TEXT PROVIDED

■ ■ ■ ■ ■ ■ ■

That is the theme here at the Climate Change meeting being held on Margarita Island in the Caribbean off of the coast of Venezuela.

The meeting, organized by the Venezuelan government, brings together social/ecological justice organizations such as ours, with NGOs and representatives from social movements, Southern governments and a few UN-lings to hash out a new set of justice-based demands to bring to the upcoming UN Climate Conference (COP 20) in Lima Peru in December.

The meeting here is a reaction to the increasingly heavy-handed approach of Northern governments–led by the United States–to dominate the annual UN climate COPs.  Of course the US government cannot really be blamed, it is only doing what its corporate puppet-masters demand–pushing their profit-motivated false solutions coupled with a fanatical obsession with suicidal business-as-usual schemes until the world ends.  Simple.  The fact that these obsessions are already leading to climate-chaos driven suffering in poor communities all over the world–especially in the South, but including the North, and yes, even the US–is of no relevance.

■ ■ ■ ■ ■ ■ ■

DATASET RECORDS
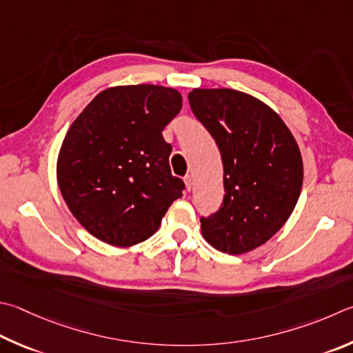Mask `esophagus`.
Listing matches in <instances>:
<instances>
[{
    "label": "esophagus",
    "instance_id": "esophagus-1",
    "mask_svg": "<svg viewBox=\"0 0 353 353\" xmlns=\"http://www.w3.org/2000/svg\"><path fill=\"white\" fill-rule=\"evenodd\" d=\"M183 181H185V185H187V190H191V185H193V179H191V176L190 174L185 176Z\"/></svg>",
    "mask_w": 353,
    "mask_h": 353
}]
</instances>
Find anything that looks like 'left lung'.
I'll list each match as a JSON object with an SVG mask.
<instances>
[{"instance_id":"1","label":"left lung","mask_w":353,"mask_h":353,"mask_svg":"<svg viewBox=\"0 0 353 353\" xmlns=\"http://www.w3.org/2000/svg\"><path fill=\"white\" fill-rule=\"evenodd\" d=\"M191 111L223 163L221 208L201 217L203 238L228 254L265 243L284 225L303 187L298 143L272 108L234 89H193Z\"/></svg>"}]
</instances>
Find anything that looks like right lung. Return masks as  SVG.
Wrapping results in <instances>:
<instances>
[{
  "label": "right lung",
  "mask_w": 353,
  "mask_h": 353,
  "mask_svg": "<svg viewBox=\"0 0 353 353\" xmlns=\"http://www.w3.org/2000/svg\"><path fill=\"white\" fill-rule=\"evenodd\" d=\"M182 110L176 89L156 85L110 88L70 125L57 179L77 221L115 247L143 242L185 183L171 174L163 128Z\"/></svg>",
  "instance_id": "right-lung-1"
}]
</instances>
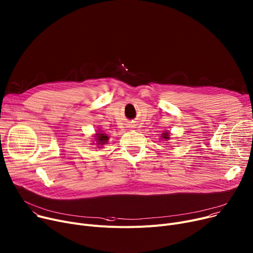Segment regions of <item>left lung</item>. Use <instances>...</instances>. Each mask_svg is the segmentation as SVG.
Returning <instances> with one entry per match:
<instances>
[{
    "instance_id": "obj_1",
    "label": "left lung",
    "mask_w": 253,
    "mask_h": 253,
    "mask_svg": "<svg viewBox=\"0 0 253 253\" xmlns=\"http://www.w3.org/2000/svg\"><path fill=\"white\" fill-rule=\"evenodd\" d=\"M162 138H164L165 140H168L170 138V133L167 132V131H164V133L162 134Z\"/></svg>"
}]
</instances>
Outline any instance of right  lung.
Returning <instances> with one entry per match:
<instances>
[{
	"label": "right lung",
	"instance_id": "1",
	"mask_svg": "<svg viewBox=\"0 0 253 253\" xmlns=\"http://www.w3.org/2000/svg\"><path fill=\"white\" fill-rule=\"evenodd\" d=\"M94 139H95V141H96V144H95V145H97V146H103L104 144H106V143L108 142L109 136L107 135L106 133H104L102 130H99V131H97V132L95 133Z\"/></svg>",
	"mask_w": 253,
	"mask_h": 253
}]
</instances>
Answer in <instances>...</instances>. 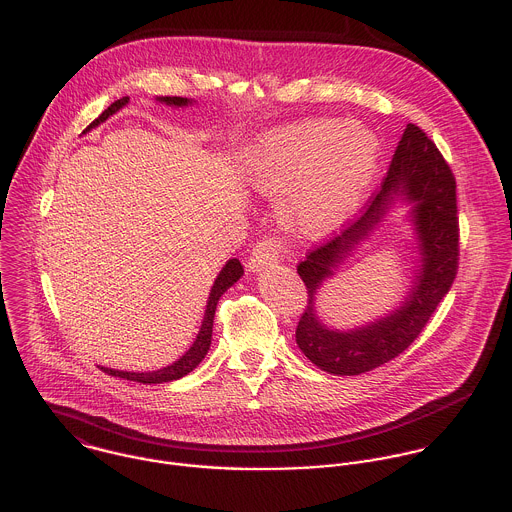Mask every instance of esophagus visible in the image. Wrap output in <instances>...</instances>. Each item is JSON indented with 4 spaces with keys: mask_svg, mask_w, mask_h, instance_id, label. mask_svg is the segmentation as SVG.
Here are the masks:
<instances>
[{
    "mask_svg": "<svg viewBox=\"0 0 512 512\" xmlns=\"http://www.w3.org/2000/svg\"><path fill=\"white\" fill-rule=\"evenodd\" d=\"M286 252H288V248L284 246V242H282L280 238H262V240L252 248L250 260H248V268H250L252 272H260V270H264L266 266L278 262Z\"/></svg>",
    "mask_w": 512,
    "mask_h": 512,
    "instance_id": "obj_1",
    "label": "esophagus"
}]
</instances>
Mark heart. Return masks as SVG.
I'll return each instance as SVG.
<instances>
[{"label": "heart", "instance_id": "b5f03b06", "mask_svg": "<svg viewBox=\"0 0 512 512\" xmlns=\"http://www.w3.org/2000/svg\"><path fill=\"white\" fill-rule=\"evenodd\" d=\"M248 163L262 192H289L282 224L300 238H322L361 206L377 172L379 143L355 123L306 119L260 135Z\"/></svg>", "mask_w": 512, "mask_h": 512}]
</instances>
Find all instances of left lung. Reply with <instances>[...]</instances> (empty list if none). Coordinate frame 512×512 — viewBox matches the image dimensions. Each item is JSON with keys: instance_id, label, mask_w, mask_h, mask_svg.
<instances>
[{"instance_id": "left-lung-1", "label": "left lung", "mask_w": 512, "mask_h": 512, "mask_svg": "<svg viewBox=\"0 0 512 512\" xmlns=\"http://www.w3.org/2000/svg\"><path fill=\"white\" fill-rule=\"evenodd\" d=\"M393 199L412 204L422 266L405 303L391 315L355 331L328 329L317 316L315 296L350 250L384 217ZM459 268L457 182L435 143L413 123L401 135L381 188L365 202L361 216L338 236L308 252L298 274L308 306L296 328V343L320 369L334 375L371 371L419 338L439 302L451 290Z\"/></svg>"}]
</instances>
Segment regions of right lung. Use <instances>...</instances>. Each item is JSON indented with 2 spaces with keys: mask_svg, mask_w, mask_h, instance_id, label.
Instances as JSON below:
<instances>
[{
  "mask_svg": "<svg viewBox=\"0 0 512 512\" xmlns=\"http://www.w3.org/2000/svg\"><path fill=\"white\" fill-rule=\"evenodd\" d=\"M161 103H167V105H174V107H186L190 105L192 101L186 99V97H159ZM129 103V97H123V99H117L111 107H107L89 127H97L101 125L103 121H107L111 115H115L119 109H123L125 105ZM85 133V131H83ZM244 274V268L240 264V260L232 258L226 262V266L220 270L218 278L214 280V286L210 290V296H208V304H206V312H204V320H202V326H200V332L196 336V341L192 343V347L178 359L174 361L172 365H167L163 369H157V371H145V373H135V371H119V369H111V367H101L105 373L109 375H115V377H121V379H129V381H137V383H167V381H174V379H180L184 375H188L202 359L204 355L208 353L210 349V340H212V324H214V312H216V304L220 300V296L230 288L234 286L240 276Z\"/></svg>",
  "mask_w": 512,
  "mask_h": 512,
  "instance_id": "1",
  "label": "right lung"
}]
</instances>
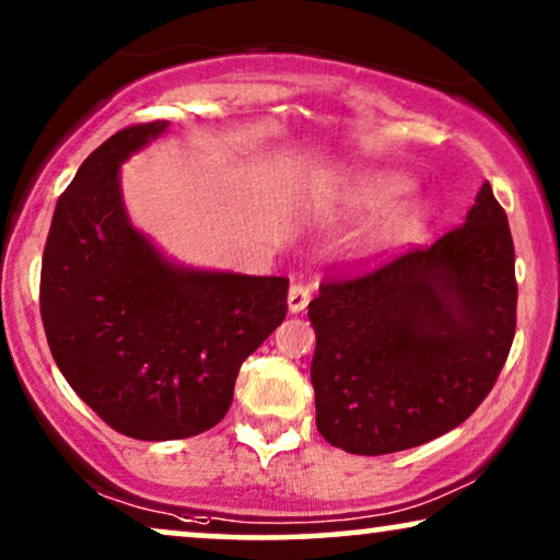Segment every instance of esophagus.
Here are the masks:
<instances>
[{"mask_svg":"<svg viewBox=\"0 0 560 560\" xmlns=\"http://www.w3.org/2000/svg\"><path fill=\"white\" fill-rule=\"evenodd\" d=\"M308 301H311V288L308 285H301V282L290 285V293H288V311L290 313L305 311Z\"/></svg>","mask_w":560,"mask_h":560,"instance_id":"34e87169","label":"esophagus"}]
</instances>
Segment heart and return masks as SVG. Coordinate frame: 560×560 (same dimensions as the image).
<instances>
[{
	"instance_id": "obj_1",
	"label": "heart",
	"mask_w": 560,
	"mask_h": 560,
	"mask_svg": "<svg viewBox=\"0 0 560 560\" xmlns=\"http://www.w3.org/2000/svg\"><path fill=\"white\" fill-rule=\"evenodd\" d=\"M412 180L397 171H364L351 175L341 201L351 211H380L366 229V247L389 249L425 232L433 206L423 196L408 194Z\"/></svg>"
}]
</instances>
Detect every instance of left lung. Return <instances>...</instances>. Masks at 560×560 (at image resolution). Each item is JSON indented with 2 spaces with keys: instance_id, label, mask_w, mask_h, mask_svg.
I'll return each mask as SVG.
<instances>
[{
  "instance_id": "1",
  "label": "left lung",
  "mask_w": 560,
  "mask_h": 560,
  "mask_svg": "<svg viewBox=\"0 0 560 560\" xmlns=\"http://www.w3.org/2000/svg\"><path fill=\"white\" fill-rule=\"evenodd\" d=\"M515 311L508 213L485 183L464 224L428 249L318 288L308 305L318 433L382 456L462 425L502 372Z\"/></svg>"
}]
</instances>
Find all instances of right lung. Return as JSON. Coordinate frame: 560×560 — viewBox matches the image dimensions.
I'll return each instance as SVG.
<instances>
[{
	"label": "right lung",
	"mask_w": 560,
	"mask_h": 560,
	"mask_svg": "<svg viewBox=\"0 0 560 560\" xmlns=\"http://www.w3.org/2000/svg\"><path fill=\"white\" fill-rule=\"evenodd\" d=\"M171 129L135 125L91 152L58 198L40 313L73 393L114 431L190 439L226 416L240 366L288 313V280L167 259L127 217L121 165Z\"/></svg>",
	"instance_id": "add662e5"
}]
</instances>
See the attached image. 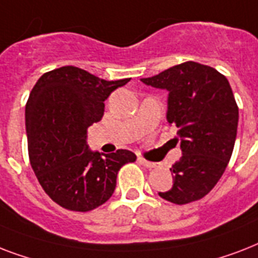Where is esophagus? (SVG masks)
Here are the masks:
<instances>
[{"label": "esophagus", "mask_w": 258, "mask_h": 258, "mask_svg": "<svg viewBox=\"0 0 258 258\" xmlns=\"http://www.w3.org/2000/svg\"><path fill=\"white\" fill-rule=\"evenodd\" d=\"M138 161H139V163H141V165H143V166H145V167H149V169L157 167V163H155V162L146 161L145 158H138Z\"/></svg>", "instance_id": "esophagus-1"}]
</instances>
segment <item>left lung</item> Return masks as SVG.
<instances>
[{
	"label": "left lung",
	"mask_w": 258,
	"mask_h": 258,
	"mask_svg": "<svg viewBox=\"0 0 258 258\" xmlns=\"http://www.w3.org/2000/svg\"><path fill=\"white\" fill-rule=\"evenodd\" d=\"M141 80L169 92L166 119L178 128L182 150L170 169L174 184L159 196L176 205L204 198L224 174L236 142L238 107L228 79L212 67L187 61Z\"/></svg>",
	"instance_id": "obj_1"
}]
</instances>
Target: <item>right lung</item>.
<instances>
[{
  "mask_svg": "<svg viewBox=\"0 0 258 258\" xmlns=\"http://www.w3.org/2000/svg\"><path fill=\"white\" fill-rule=\"evenodd\" d=\"M130 79L107 82L67 66L38 79L25 107L30 165L44 191L62 208L89 212L109 200L117 171L137 155L103 154L87 145V130L101 120L104 101Z\"/></svg>",
  "mask_w": 258,
  "mask_h": 258,
  "instance_id": "obj_1",
  "label": "right lung"
}]
</instances>
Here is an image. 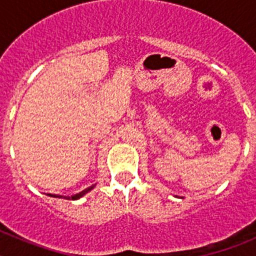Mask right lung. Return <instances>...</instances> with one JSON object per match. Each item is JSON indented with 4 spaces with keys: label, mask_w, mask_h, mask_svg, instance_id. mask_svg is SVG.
Listing matches in <instances>:
<instances>
[{
    "label": "right lung",
    "mask_w": 256,
    "mask_h": 256,
    "mask_svg": "<svg viewBox=\"0 0 256 256\" xmlns=\"http://www.w3.org/2000/svg\"><path fill=\"white\" fill-rule=\"evenodd\" d=\"M96 186V184H92L91 187H88V188H86V190H83L82 192H79V194H76V195H73V196H66V198H65V196H60V195H51V194H48V196H51V198H68V200H78V198H82V196H84L86 194H87V192H90L91 191L92 188H94V187Z\"/></svg>",
    "instance_id": "right-lung-1"
}]
</instances>
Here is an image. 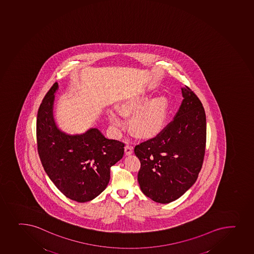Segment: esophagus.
I'll use <instances>...</instances> for the list:
<instances>
[{"mask_svg":"<svg viewBox=\"0 0 254 254\" xmlns=\"http://www.w3.org/2000/svg\"><path fill=\"white\" fill-rule=\"evenodd\" d=\"M125 153L127 155L132 154L133 153V146L129 145V144H126V147H125Z\"/></svg>","mask_w":254,"mask_h":254,"instance_id":"obj_1","label":"esophagus"}]
</instances>
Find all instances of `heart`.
Instances as JSON below:
<instances>
[{
	"instance_id": "heart-1",
	"label": "heart",
	"mask_w": 254,
	"mask_h": 254,
	"mask_svg": "<svg viewBox=\"0 0 254 254\" xmlns=\"http://www.w3.org/2000/svg\"><path fill=\"white\" fill-rule=\"evenodd\" d=\"M148 97L134 96L122 103L121 112L125 115H133L131 126L140 136H151L159 132L166 120V102L162 98H156L144 105ZM110 121L119 128L126 126V118L118 110L109 111Z\"/></svg>"
}]
</instances>
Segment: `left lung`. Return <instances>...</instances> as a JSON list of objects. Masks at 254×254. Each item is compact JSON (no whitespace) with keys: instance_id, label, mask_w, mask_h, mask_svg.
<instances>
[{"instance_id":"1","label":"left lung","mask_w":254,"mask_h":254,"mask_svg":"<svg viewBox=\"0 0 254 254\" xmlns=\"http://www.w3.org/2000/svg\"><path fill=\"white\" fill-rule=\"evenodd\" d=\"M173 120L153 138L134 147L140 161L138 182L155 202L177 200L197 179L206 142V120L200 99L188 86Z\"/></svg>"}]
</instances>
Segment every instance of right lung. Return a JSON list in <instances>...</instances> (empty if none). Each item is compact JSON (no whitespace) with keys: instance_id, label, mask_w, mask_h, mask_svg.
<instances>
[{"instance_id":"add662e5","label":"right lung","mask_w":254,"mask_h":254,"mask_svg":"<svg viewBox=\"0 0 254 254\" xmlns=\"http://www.w3.org/2000/svg\"><path fill=\"white\" fill-rule=\"evenodd\" d=\"M54 83L41 103L37 117V144L41 162L57 188L77 202L93 200L108 186L110 168L124 155L123 142L105 138L97 128L67 135L53 116Z\"/></svg>"}]
</instances>
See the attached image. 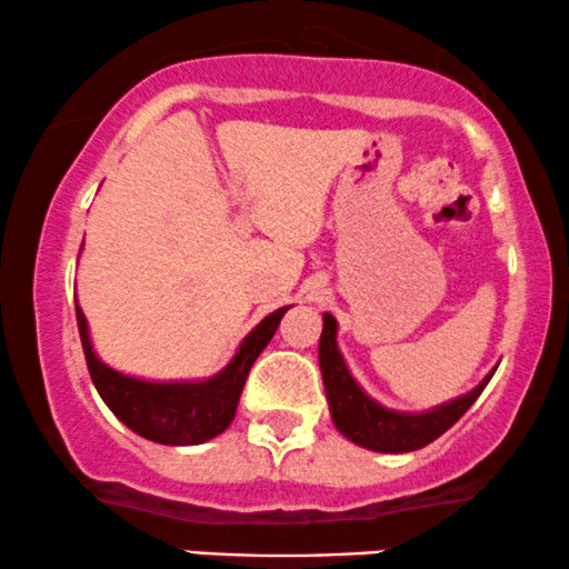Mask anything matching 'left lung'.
<instances>
[{
    "label": "left lung",
    "mask_w": 569,
    "mask_h": 569,
    "mask_svg": "<svg viewBox=\"0 0 569 569\" xmlns=\"http://www.w3.org/2000/svg\"><path fill=\"white\" fill-rule=\"evenodd\" d=\"M338 322L330 312L322 315V336H320V370L322 383H326L330 417L336 428L341 430L349 441L365 449L383 451V455H405L436 441L443 436L467 409L476 405V399L483 393L493 370L472 388L470 393L455 401H446L441 407L428 409V412H393V409L380 407L376 399L359 388L351 378V372L343 362L341 351L336 343Z\"/></svg>",
    "instance_id": "8db88e82"
}]
</instances>
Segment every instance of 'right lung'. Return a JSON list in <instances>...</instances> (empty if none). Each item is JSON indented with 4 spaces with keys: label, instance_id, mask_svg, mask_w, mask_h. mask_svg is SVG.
Masks as SVG:
<instances>
[{
    "label": "right lung",
    "instance_id": "obj_1",
    "mask_svg": "<svg viewBox=\"0 0 569 569\" xmlns=\"http://www.w3.org/2000/svg\"><path fill=\"white\" fill-rule=\"evenodd\" d=\"M286 309L289 307L276 309L251 330L231 362L218 376L197 380V383H191V380L189 383L186 380L183 383H152V380L131 378L112 370L93 351L89 322H86L83 309L78 305L76 318L89 376L97 386L99 397L112 409V415L123 426L131 428L133 433L149 438L154 443L197 446L220 436L233 422L251 365L268 347L270 338L276 336Z\"/></svg>",
    "mask_w": 569,
    "mask_h": 569
}]
</instances>
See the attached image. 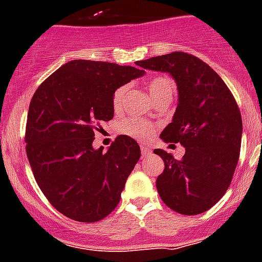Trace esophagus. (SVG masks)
I'll return each mask as SVG.
<instances>
[{"label":"esophagus","instance_id":"obj_1","mask_svg":"<svg viewBox=\"0 0 262 262\" xmlns=\"http://www.w3.org/2000/svg\"><path fill=\"white\" fill-rule=\"evenodd\" d=\"M140 151H142V155H148L152 152L150 147H147V146H140Z\"/></svg>","mask_w":262,"mask_h":262}]
</instances>
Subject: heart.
Wrapping results in <instances>:
<instances>
[{
    "label": "heart",
    "instance_id": "b5f03b06",
    "mask_svg": "<svg viewBox=\"0 0 262 262\" xmlns=\"http://www.w3.org/2000/svg\"><path fill=\"white\" fill-rule=\"evenodd\" d=\"M128 92V85H122L114 92L112 96V107L115 111H120L124 105V99ZM148 92L152 99L165 95H172V83L166 77H155L148 83ZM119 131L124 135L133 136L135 139L147 140L154 134V126L142 119L129 118L124 119L119 124Z\"/></svg>",
    "mask_w": 262,
    "mask_h": 262
}]
</instances>
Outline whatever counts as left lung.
<instances>
[{
  "label": "left lung",
  "mask_w": 262,
  "mask_h": 262,
  "mask_svg": "<svg viewBox=\"0 0 262 262\" xmlns=\"http://www.w3.org/2000/svg\"><path fill=\"white\" fill-rule=\"evenodd\" d=\"M136 66L168 73L178 90L177 110L161 139L181 143L186 151L178 161L155 148L165 162L157 179L158 193L177 213H204L226 193L238 163L243 136L238 105L218 73L193 55L172 52Z\"/></svg>",
  "instance_id": "8db88e82"
}]
</instances>
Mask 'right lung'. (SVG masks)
<instances>
[{"mask_svg": "<svg viewBox=\"0 0 262 262\" xmlns=\"http://www.w3.org/2000/svg\"><path fill=\"white\" fill-rule=\"evenodd\" d=\"M144 73L114 62L72 60L34 92L27 155L41 191L66 217L96 222L118 206L140 147L127 135L118 136L107 151L92 142L99 123L114 118V92Z\"/></svg>", "mask_w": 262, "mask_h": 262, "instance_id": "obj_1", "label": "right lung"}]
</instances>
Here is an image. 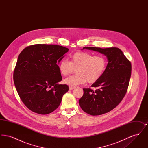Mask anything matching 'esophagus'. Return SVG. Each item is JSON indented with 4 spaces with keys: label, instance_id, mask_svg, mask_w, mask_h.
Listing matches in <instances>:
<instances>
[{
    "label": "esophagus",
    "instance_id": "obj_1",
    "mask_svg": "<svg viewBox=\"0 0 148 148\" xmlns=\"http://www.w3.org/2000/svg\"><path fill=\"white\" fill-rule=\"evenodd\" d=\"M74 88H75V87H74V86H69V90H73V89H74Z\"/></svg>",
    "mask_w": 148,
    "mask_h": 148
}]
</instances>
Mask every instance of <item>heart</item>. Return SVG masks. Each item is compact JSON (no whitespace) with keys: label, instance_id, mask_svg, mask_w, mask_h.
Masks as SVG:
<instances>
[{"label":"heart","instance_id":"obj_1","mask_svg":"<svg viewBox=\"0 0 148 148\" xmlns=\"http://www.w3.org/2000/svg\"><path fill=\"white\" fill-rule=\"evenodd\" d=\"M107 59L103 55L78 51L71 56V61L62 59L58 64L60 73L63 76L70 75L76 69L77 75L64 80L65 84L75 86L83 84L87 81L89 84L98 82L102 77L107 66Z\"/></svg>","mask_w":148,"mask_h":148}]
</instances>
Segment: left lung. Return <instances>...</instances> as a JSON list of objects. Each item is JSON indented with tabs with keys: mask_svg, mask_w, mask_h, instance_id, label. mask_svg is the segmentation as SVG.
Here are the masks:
<instances>
[{
	"mask_svg": "<svg viewBox=\"0 0 148 148\" xmlns=\"http://www.w3.org/2000/svg\"><path fill=\"white\" fill-rule=\"evenodd\" d=\"M83 49L98 51L107 56L108 63L106 71L92 87L84 88L79 105L85 113L99 115L108 113L118 106L127 93L132 73V64L118 48H100L85 47Z\"/></svg>",
	"mask_w": 148,
	"mask_h": 148,
	"instance_id": "left-lung-1",
	"label": "left lung"
}]
</instances>
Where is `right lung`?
I'll use <instances>...</instances> for the list:
<instances>
[{"label":"right lung","instance_id":"right-lung-1","mask_svg":"<svg viewBox=\"0 0 148 148\" xmlns=\"http://www.w3.org/2000/svg\"><path fill=\"white\" fill-rule=\"evenodd\" d=\"M69 49L53 44H38L26 47L19 55L13 80L22 102L29 110L45 115L59 106L66 84L62 80L58 63Z\"/></svg>","mask_w":148,"mask_h":148}]
</instances>
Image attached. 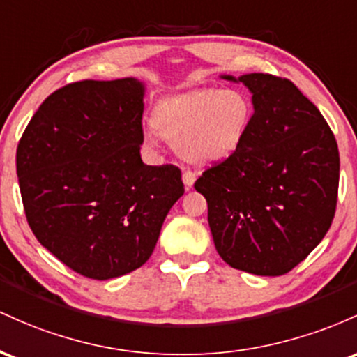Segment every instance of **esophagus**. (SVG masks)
I'll use <instances>...</instances> for the list:
<instances>
[{"label": "esophagus", "mask_w": 357, "mask_h": 357, "mask_svg": "<svg viewBox=\"0 0 357 357\" xmlns=\"http://www.w3.org/2000/svg\"><path fill=\"white\" fill-rule=\"evenodd\" d=\"M182 180H183V185H185V189H192V185H194V182H195V174L190 170H183Z\"/></svg>", "instance_id": "34e87169"}]
</instances>
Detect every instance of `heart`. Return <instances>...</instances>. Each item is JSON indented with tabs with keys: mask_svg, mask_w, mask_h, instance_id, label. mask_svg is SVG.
Returning <instances> with one entry per match:
<instances>
[{
	"mask_svg": "<svg viewBox=\"0 0 357 357\" xmlns=\"http://www.w3.org/2000/svg\"><path fill=\"white\" fill-rule=\"evenodd\" d=\"M253 107L236 89H197L162 99L153 109V128L143 145L155 150L160 136L185 162L209 165L231 157L250 130Z\"/></svg>",
	"mask_w": 357,
	"mask_h": 357,
	"instance_id": "b5f03b06",
	"label": "heart"
}]
</instances>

■ ■ ■ ■ ■ ■ ■

EXERCISE INSTRUCTIONS
1. From the text on the Margarita Island climate meeting, extract the part that opens with the words containing "That is the" and closes with "Peru in December.".
2. According to the text on the Margarita Island climate meeting, which government organized the meeting?
The lines shown above have no connection to the text on the Margarita Island climate meeting.

OUTPUTS
1.
That is the theme here at the Climate Change meeting being held on Margarita Island in the Caribbean off of the coast of Venezuela.

The meeting, organized by the Venezuelan government, brings together social/ecological justice organizations such as ours, with NGOs and representatives from social movements, Southern governments and a few UN-lings to hash out a new set of justice-based demands to bring to the upcoming UN Climate Conference (COP 20) in Lima Peru in December.

2. The Venezuelan government.